» Extrait du texte:
Arkéa donne la priorité à la baisse de son coefficient d’exploitation

Le ratio a crû de près de 6 points en 2012. Deux filiales du groupe, Financo et ProCapital Securities Services, ont connu des déboires l’an dernier
Alexandre Garabedian

Arkéa a invoqué début mars une charge fiscale en hausse et une base 2011 élevée pour justifier le recul de 42% de son résultat net en 2012, à 168 millions d’euros. La réalité est un peu plus complexe. Si le groupe, qui fédère les Crédit Mutuel de Bretagne, du Massif Central et du Sud-Ouest, n’a pas à rougir de ses performances comparé à ses concurrents, deux de ses filiales ont connu des difficultés l’an dernier : Financo, son pôle de crédit à la consommation, et ProCapital Securities Servicies, l’un des fers de lance de sa diversification dans les services aux investisseurs.

Avec ses commissaires aux comptes, la banque s’est aperçue l’an dernier que la méthode de provisionnement appliquée chez Financo était erronée. «Cela a conduit à une sous-estimation, au cours des exercices antérieurs, du montant des provisions pour risque crédit, d’un montant de 54 millions d’euros», révèle Arkéa dans son rapport annuel 2012, publié le 10 avril. La correction l’a amené à retraiter ses comptes 2011, pour l’essentiel au travers des capitaux propres et non pas en résultat net.

» Données fournies:
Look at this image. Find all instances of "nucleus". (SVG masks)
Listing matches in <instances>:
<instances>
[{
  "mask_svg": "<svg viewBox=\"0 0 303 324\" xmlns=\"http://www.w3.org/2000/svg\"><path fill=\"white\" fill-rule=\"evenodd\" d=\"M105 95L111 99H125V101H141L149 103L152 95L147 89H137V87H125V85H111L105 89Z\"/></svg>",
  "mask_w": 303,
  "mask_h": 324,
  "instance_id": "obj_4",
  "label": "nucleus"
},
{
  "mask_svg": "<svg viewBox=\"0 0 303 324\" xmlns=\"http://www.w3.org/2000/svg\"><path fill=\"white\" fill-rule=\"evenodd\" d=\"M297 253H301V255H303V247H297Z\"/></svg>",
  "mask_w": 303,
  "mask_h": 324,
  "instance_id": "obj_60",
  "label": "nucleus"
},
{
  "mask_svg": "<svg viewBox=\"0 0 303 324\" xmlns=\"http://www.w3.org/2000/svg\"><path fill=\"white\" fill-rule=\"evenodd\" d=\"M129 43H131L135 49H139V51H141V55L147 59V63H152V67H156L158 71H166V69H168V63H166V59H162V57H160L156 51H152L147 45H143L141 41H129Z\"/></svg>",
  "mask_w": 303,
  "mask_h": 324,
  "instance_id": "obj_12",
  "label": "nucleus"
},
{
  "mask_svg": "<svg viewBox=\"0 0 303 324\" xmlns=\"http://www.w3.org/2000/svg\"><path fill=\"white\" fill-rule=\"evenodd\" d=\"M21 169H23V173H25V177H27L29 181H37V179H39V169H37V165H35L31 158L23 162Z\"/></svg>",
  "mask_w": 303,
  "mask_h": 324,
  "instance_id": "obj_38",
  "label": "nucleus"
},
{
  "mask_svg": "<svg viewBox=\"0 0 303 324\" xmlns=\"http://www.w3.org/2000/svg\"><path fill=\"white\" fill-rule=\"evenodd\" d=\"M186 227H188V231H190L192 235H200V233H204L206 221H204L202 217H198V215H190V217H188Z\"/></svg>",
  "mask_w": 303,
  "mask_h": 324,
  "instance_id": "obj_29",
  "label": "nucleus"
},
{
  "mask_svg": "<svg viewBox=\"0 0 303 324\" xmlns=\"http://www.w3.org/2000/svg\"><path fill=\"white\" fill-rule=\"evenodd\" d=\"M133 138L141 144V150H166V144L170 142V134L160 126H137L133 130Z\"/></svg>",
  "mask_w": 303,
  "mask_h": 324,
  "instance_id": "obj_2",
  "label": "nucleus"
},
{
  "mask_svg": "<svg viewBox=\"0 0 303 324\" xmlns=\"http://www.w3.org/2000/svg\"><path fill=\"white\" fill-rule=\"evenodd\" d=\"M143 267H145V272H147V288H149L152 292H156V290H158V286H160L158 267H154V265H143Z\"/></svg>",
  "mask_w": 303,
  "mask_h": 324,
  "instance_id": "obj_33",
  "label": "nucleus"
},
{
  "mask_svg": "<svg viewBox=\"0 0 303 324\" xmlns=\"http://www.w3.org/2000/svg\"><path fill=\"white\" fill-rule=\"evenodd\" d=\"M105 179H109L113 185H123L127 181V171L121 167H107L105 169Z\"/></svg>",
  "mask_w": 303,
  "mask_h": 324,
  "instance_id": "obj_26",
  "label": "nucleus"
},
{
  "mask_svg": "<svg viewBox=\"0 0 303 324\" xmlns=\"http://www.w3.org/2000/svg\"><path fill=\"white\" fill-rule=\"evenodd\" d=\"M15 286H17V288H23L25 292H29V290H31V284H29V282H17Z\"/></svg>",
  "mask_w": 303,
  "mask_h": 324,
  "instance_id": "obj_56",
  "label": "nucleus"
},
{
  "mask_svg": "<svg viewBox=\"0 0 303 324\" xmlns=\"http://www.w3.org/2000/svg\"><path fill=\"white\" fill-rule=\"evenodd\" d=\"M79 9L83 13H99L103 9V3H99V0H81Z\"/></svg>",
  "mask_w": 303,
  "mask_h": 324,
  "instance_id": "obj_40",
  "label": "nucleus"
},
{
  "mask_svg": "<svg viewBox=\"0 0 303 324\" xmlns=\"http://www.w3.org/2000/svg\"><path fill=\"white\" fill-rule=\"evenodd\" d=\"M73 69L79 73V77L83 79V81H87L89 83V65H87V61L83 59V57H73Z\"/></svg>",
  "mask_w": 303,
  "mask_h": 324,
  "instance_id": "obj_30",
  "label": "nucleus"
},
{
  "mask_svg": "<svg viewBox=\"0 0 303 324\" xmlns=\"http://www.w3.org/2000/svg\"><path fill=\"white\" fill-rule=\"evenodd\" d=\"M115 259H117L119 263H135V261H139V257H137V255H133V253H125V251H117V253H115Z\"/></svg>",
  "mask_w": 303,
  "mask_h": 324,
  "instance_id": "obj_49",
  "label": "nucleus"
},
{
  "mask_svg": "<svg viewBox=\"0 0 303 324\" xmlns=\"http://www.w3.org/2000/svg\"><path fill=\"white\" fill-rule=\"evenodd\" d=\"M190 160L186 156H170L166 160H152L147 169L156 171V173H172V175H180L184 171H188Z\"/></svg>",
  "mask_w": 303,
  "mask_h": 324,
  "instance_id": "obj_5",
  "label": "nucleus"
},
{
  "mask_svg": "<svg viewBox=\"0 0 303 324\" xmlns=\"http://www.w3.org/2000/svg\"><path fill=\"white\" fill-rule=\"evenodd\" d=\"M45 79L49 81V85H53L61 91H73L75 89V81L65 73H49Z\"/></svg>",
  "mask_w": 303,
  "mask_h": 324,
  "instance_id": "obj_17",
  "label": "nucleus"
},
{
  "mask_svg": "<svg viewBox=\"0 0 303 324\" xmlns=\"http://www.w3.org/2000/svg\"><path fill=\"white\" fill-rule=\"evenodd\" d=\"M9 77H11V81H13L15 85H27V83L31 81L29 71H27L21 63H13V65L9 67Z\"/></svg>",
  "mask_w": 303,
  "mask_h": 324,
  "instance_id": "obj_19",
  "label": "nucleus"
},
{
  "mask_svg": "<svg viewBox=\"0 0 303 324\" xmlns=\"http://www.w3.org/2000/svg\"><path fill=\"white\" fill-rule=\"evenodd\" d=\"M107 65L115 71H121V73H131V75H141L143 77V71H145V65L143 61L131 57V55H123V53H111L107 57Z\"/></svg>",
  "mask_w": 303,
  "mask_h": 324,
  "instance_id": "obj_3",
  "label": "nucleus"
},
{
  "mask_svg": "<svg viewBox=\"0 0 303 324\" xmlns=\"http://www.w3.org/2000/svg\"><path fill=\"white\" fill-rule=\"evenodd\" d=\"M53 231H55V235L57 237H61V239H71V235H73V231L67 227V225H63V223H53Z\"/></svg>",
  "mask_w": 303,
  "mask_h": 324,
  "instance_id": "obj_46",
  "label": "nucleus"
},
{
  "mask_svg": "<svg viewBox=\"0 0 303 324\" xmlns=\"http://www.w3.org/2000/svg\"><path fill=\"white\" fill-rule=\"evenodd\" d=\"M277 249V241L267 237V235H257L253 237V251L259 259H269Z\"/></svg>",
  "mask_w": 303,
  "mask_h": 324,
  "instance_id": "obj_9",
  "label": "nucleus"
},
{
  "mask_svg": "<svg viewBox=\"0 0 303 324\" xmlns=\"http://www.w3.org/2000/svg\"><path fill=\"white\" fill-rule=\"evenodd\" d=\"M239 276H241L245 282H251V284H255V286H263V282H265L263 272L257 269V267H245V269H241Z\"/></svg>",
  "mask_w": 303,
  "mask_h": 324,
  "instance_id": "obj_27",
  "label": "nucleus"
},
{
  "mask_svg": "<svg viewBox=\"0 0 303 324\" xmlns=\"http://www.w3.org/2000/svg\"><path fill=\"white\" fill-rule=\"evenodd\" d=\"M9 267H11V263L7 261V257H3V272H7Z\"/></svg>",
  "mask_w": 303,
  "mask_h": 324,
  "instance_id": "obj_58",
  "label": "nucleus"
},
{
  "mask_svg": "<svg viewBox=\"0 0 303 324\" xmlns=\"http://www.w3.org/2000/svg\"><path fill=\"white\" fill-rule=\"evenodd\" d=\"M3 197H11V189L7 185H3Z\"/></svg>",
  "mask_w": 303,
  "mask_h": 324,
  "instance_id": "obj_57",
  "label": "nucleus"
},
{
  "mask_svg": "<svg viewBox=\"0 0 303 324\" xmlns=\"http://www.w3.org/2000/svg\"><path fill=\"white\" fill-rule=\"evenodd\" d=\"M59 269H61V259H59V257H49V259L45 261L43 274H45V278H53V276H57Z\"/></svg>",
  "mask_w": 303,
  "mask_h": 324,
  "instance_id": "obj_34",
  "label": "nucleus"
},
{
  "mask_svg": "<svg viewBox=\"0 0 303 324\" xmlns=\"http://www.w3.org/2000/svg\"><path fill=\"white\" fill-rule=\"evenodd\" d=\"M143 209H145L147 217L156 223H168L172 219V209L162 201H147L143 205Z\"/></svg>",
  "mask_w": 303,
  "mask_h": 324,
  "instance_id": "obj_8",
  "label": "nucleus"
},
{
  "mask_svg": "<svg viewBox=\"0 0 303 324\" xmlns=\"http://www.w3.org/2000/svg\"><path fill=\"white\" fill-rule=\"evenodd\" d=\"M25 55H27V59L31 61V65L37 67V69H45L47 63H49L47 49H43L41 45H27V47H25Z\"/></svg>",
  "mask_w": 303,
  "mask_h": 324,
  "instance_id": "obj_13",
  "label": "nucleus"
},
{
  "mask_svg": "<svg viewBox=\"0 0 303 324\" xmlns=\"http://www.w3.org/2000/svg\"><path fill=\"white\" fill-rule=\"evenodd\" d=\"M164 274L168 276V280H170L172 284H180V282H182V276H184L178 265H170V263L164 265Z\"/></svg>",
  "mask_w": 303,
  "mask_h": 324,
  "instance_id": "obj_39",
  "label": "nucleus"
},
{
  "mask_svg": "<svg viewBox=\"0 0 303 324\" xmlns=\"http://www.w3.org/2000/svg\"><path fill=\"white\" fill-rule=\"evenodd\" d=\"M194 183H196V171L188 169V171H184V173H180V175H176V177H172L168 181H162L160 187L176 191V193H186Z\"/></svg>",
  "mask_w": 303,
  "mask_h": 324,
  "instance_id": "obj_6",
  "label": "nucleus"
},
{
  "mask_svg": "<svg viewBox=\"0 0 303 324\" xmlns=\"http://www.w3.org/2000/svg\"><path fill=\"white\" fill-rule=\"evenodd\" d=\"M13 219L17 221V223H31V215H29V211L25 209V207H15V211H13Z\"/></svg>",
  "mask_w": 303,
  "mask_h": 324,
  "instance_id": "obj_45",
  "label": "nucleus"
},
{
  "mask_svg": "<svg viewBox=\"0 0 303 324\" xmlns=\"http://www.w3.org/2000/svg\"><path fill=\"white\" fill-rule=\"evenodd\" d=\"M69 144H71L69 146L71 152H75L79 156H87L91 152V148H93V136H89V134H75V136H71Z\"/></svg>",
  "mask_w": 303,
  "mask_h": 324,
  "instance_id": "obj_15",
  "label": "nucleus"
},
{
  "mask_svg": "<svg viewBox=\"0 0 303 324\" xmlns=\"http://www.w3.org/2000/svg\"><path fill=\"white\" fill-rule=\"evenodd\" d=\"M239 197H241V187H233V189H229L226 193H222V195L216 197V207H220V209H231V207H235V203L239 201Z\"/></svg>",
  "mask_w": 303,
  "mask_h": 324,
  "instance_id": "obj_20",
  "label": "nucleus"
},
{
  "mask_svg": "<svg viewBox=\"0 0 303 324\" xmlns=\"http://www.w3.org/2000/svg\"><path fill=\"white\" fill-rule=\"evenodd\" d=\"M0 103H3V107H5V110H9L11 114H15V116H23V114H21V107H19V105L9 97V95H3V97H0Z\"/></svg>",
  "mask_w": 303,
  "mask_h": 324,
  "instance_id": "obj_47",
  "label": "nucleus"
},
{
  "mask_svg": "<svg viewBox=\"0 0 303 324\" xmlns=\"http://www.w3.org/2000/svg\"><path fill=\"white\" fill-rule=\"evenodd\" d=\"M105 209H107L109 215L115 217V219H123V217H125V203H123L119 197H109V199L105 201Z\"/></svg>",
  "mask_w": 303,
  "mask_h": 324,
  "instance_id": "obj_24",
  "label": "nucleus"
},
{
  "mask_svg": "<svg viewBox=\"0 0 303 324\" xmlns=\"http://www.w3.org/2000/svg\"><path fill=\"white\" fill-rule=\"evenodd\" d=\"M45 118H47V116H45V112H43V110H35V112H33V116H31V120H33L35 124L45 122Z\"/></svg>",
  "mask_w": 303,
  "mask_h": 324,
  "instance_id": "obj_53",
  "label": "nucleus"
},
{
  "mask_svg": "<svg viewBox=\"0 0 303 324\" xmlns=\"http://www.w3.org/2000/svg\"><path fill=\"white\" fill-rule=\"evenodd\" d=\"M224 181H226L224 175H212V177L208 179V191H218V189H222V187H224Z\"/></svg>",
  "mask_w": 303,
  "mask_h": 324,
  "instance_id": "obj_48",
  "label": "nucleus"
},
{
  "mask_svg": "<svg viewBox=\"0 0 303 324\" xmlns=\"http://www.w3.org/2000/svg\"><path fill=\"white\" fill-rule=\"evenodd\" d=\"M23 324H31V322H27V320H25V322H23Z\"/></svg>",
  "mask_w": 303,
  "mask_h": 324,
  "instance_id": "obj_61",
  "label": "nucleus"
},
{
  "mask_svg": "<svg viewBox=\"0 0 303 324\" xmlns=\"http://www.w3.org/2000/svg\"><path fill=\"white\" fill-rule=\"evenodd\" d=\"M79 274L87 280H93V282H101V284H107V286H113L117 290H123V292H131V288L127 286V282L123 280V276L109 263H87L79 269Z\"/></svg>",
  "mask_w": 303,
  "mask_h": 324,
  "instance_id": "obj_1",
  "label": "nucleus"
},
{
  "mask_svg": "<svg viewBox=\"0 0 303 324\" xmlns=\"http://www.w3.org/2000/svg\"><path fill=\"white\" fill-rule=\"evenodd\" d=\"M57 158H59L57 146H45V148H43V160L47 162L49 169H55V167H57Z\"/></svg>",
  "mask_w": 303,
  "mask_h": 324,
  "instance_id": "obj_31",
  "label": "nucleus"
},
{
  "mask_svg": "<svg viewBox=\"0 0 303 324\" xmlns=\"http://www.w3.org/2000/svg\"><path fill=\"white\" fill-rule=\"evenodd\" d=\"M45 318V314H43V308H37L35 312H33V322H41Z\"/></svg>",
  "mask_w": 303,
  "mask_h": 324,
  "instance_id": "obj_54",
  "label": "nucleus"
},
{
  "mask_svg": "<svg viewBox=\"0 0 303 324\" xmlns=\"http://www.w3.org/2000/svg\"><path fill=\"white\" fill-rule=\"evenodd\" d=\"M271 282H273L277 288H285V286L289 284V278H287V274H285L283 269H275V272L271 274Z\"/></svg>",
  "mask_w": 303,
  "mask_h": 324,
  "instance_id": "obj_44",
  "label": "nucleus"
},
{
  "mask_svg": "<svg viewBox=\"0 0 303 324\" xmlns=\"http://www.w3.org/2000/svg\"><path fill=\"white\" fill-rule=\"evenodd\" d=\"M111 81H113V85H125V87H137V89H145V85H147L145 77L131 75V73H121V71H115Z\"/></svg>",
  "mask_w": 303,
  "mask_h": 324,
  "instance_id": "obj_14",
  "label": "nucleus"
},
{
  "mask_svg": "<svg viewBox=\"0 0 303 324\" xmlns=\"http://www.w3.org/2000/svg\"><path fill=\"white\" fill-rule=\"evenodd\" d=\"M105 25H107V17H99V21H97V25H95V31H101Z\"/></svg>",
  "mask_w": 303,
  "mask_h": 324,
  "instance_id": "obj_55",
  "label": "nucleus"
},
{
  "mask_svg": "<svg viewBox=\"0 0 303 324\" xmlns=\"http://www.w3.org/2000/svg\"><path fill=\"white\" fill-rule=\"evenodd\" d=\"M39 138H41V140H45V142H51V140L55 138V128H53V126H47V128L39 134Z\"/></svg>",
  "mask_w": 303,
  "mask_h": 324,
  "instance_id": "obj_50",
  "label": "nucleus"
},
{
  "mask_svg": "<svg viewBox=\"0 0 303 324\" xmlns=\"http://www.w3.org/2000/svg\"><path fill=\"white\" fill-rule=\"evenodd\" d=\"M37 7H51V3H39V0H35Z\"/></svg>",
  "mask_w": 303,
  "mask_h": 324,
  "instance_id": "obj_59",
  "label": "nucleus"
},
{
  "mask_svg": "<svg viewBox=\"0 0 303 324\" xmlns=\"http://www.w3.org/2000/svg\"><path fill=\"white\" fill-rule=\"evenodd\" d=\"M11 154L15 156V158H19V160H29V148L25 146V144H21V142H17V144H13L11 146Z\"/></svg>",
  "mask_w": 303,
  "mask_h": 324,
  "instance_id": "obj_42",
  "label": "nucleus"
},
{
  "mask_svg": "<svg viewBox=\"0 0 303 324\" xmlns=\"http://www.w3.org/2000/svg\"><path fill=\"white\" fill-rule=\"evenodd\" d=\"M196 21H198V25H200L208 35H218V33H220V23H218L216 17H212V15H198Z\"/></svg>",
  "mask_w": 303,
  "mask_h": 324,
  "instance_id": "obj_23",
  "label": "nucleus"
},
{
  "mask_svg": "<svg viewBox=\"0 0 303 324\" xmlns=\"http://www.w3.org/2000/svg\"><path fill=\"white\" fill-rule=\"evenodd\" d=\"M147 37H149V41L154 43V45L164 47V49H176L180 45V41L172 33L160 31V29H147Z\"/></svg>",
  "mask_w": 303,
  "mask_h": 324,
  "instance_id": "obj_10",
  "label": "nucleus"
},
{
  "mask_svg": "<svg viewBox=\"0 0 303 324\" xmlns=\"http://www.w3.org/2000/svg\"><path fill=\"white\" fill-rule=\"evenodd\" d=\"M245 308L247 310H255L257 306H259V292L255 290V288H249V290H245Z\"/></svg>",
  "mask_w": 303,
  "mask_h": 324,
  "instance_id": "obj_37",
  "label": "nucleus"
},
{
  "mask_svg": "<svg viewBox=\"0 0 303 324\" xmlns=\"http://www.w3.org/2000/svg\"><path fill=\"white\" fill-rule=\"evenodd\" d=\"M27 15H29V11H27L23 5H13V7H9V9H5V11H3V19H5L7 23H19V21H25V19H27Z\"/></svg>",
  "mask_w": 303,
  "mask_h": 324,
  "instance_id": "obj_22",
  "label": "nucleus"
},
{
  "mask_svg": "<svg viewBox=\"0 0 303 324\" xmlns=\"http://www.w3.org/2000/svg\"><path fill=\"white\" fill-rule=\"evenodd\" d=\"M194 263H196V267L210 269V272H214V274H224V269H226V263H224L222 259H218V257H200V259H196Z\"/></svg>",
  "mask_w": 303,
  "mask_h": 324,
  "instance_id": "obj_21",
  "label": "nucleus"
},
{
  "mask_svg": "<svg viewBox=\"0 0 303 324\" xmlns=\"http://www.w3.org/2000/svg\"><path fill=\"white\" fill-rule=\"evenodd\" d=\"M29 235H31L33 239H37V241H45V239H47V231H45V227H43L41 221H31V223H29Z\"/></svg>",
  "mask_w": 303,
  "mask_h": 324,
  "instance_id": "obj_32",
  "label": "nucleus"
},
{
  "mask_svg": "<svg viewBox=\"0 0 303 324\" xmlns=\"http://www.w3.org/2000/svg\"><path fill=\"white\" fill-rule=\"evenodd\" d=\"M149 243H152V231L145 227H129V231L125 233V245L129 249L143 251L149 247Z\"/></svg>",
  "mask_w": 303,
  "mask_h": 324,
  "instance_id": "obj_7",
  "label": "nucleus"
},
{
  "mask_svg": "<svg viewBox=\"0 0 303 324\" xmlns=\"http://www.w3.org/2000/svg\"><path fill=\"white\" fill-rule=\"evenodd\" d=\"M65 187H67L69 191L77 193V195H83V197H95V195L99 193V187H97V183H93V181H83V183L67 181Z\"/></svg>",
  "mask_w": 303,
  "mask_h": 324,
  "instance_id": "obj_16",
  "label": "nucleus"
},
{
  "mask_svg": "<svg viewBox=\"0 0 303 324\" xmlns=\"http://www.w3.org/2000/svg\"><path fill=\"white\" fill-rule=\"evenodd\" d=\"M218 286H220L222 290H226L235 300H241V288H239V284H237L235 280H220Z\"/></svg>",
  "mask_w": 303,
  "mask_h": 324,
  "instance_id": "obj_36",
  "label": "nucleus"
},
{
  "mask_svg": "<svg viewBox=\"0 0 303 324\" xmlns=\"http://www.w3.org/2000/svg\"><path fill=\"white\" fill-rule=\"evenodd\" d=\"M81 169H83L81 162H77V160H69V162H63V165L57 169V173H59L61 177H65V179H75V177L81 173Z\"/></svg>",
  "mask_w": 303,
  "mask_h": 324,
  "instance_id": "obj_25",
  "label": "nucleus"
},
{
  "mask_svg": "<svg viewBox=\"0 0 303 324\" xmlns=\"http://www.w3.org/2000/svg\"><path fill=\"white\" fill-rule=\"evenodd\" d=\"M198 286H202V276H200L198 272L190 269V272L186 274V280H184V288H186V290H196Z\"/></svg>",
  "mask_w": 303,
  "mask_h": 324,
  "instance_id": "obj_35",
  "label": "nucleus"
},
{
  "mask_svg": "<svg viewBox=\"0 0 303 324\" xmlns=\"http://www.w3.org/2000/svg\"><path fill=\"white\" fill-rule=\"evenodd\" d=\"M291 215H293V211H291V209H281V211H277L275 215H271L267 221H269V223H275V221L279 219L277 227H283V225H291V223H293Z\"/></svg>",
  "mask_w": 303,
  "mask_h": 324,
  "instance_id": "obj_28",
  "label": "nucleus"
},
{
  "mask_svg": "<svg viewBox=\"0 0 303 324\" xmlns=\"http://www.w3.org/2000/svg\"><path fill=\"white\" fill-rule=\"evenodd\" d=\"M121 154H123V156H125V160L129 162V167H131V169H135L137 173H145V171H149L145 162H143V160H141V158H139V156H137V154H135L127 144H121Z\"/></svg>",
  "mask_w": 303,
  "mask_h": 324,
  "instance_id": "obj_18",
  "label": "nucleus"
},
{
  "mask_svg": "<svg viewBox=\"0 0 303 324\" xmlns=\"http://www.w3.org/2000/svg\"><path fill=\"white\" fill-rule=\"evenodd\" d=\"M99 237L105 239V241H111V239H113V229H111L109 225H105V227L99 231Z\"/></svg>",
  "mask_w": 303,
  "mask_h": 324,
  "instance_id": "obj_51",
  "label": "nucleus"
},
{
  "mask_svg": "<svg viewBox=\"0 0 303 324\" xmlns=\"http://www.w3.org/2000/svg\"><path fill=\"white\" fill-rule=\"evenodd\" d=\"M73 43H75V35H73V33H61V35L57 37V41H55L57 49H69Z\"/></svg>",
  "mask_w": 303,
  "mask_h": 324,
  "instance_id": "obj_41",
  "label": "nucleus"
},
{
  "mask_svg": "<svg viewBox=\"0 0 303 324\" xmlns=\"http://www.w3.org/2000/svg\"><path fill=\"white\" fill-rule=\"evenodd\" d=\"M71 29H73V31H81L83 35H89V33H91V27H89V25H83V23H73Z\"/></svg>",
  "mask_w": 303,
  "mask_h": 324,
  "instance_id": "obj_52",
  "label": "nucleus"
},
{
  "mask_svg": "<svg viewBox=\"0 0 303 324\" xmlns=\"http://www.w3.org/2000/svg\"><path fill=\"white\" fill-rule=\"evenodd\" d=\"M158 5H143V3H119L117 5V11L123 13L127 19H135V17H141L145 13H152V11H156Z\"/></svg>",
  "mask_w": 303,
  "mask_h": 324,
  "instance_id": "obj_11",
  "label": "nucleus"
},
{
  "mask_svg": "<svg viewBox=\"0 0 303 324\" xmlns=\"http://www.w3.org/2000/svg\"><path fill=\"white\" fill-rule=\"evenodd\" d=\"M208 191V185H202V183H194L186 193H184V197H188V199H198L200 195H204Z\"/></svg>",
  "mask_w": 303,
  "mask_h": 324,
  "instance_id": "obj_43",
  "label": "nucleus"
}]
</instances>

» Travail demandé: D'après l'extrait sur Arkéa, de quel montant les provisions pour risque crédit de Financo ont-elles été sous-estimées au cours des exercices antérieurs ?

» Résultat ci-dessous: De 54 millions d'euros.